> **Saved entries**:
· · · ·

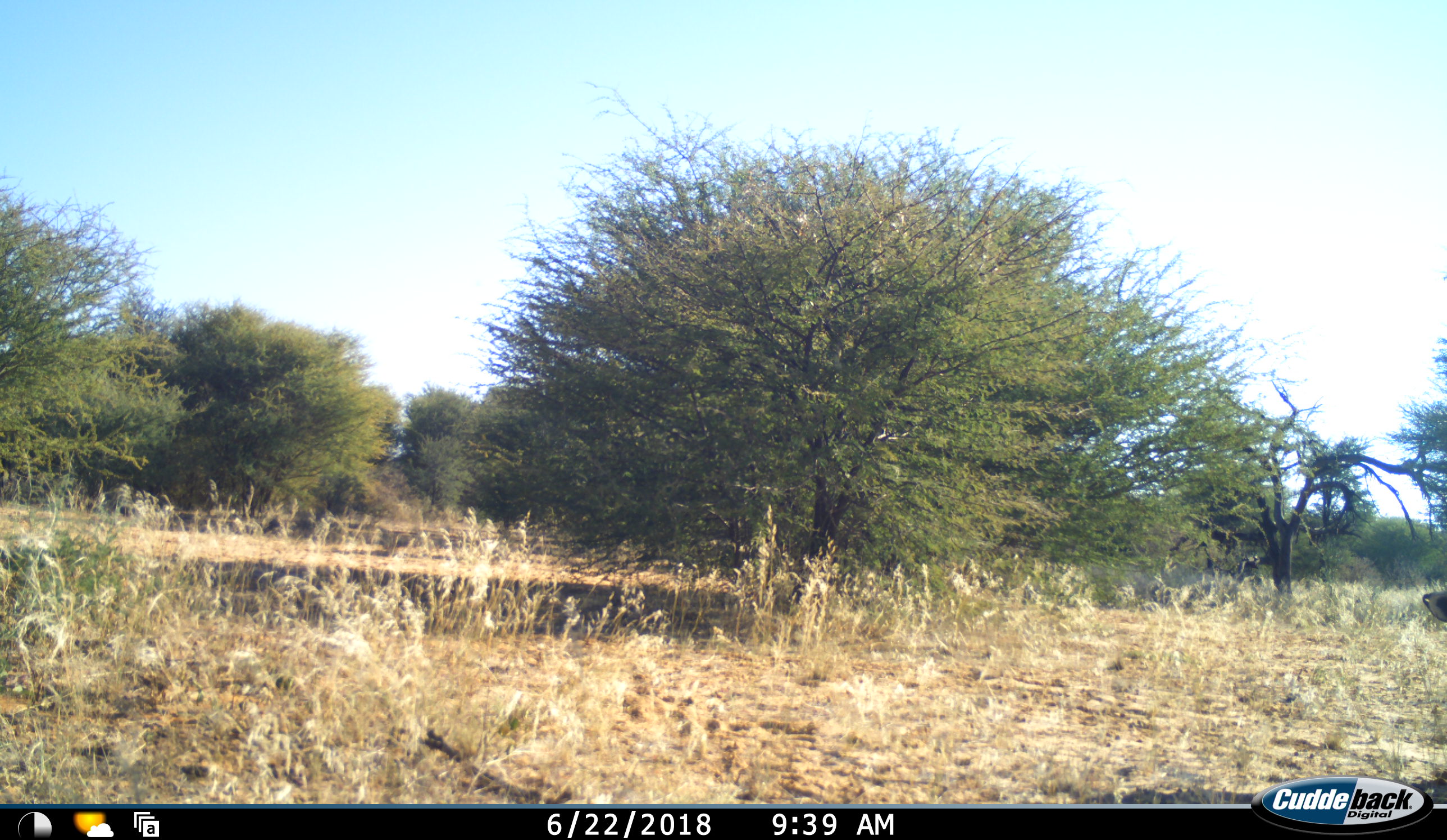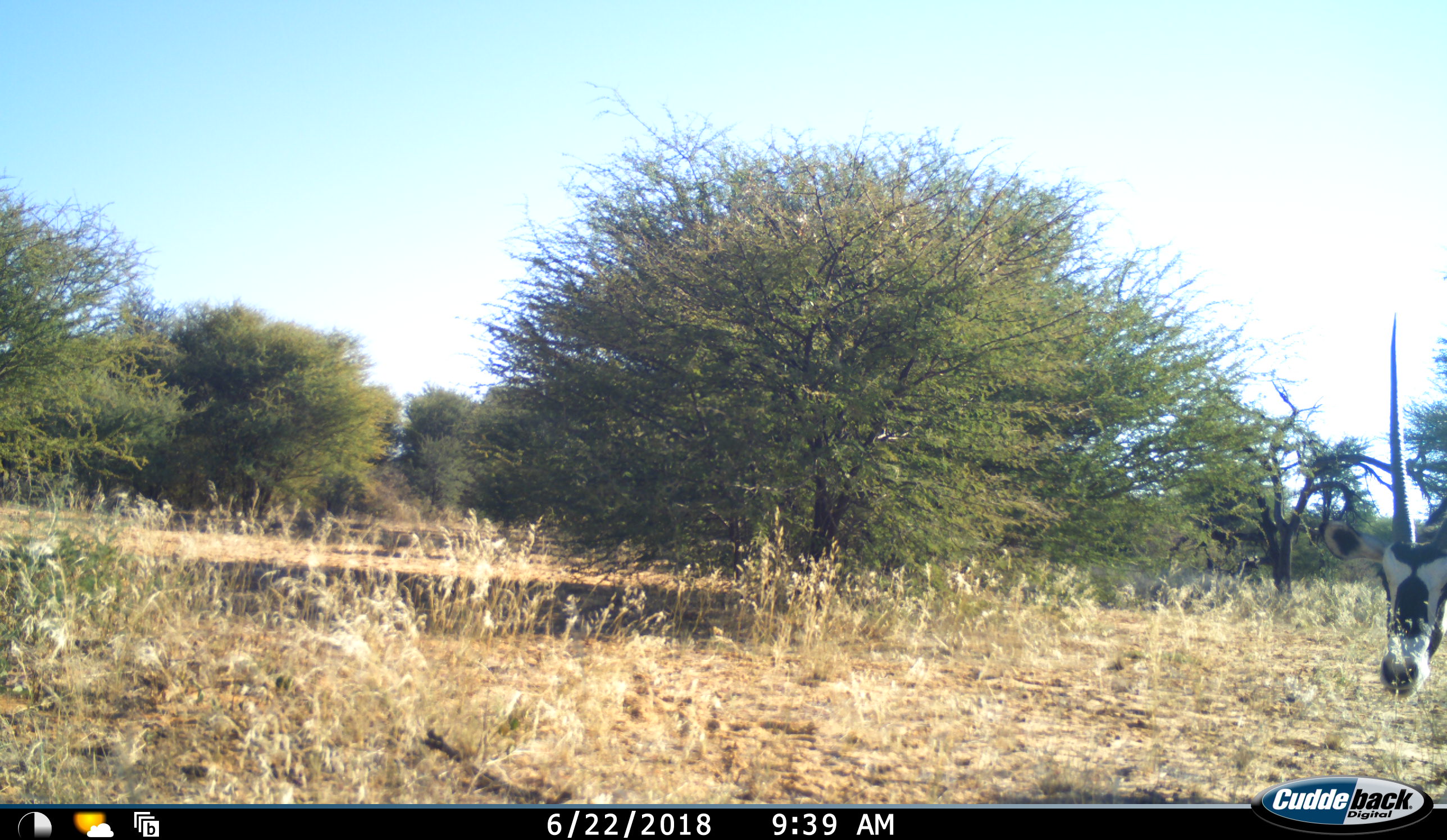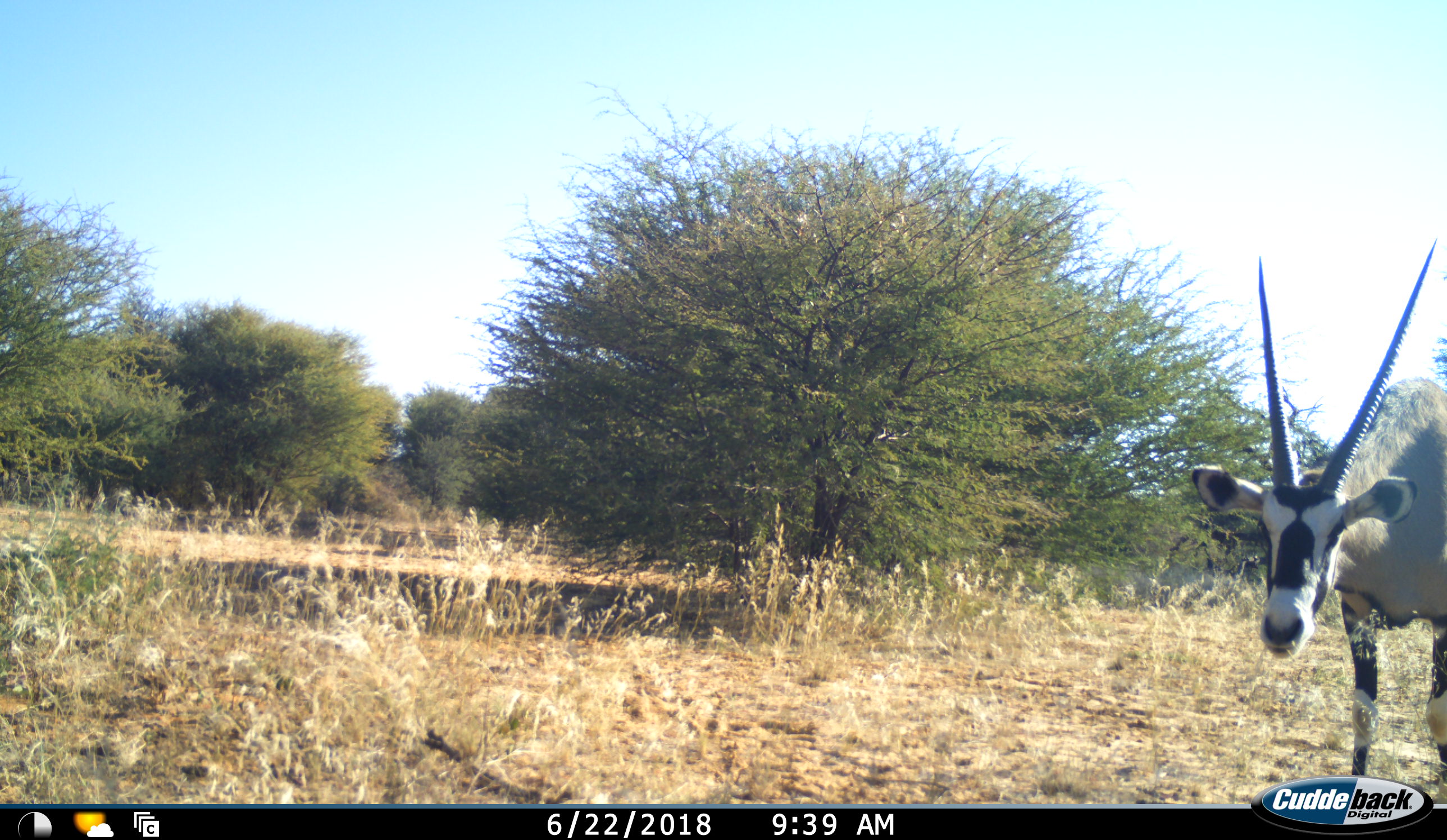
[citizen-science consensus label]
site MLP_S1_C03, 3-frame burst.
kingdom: Animalia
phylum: Chordata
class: Mammalia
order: Artiodactyla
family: Bovidae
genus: Oryx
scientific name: Oryx gazella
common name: gemsbok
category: oryx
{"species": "oryx (gemsbok) (Oryx gazella)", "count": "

· · · ·

> **TASK BRIEF**: Beginning at the line with "phylum: Chordata" and ending at the last line of the entries, print every line exactly.

> **RESULT**:
phylum: Chordata
class: Mammalia
order: Artiodactyla
family: Bovidae
genus: Oryx
scientific name: Oryx gazella
common name: gemsbok
category: oryx
{"species": "oryx (gemsbok) (Oryx gazella)", "count": "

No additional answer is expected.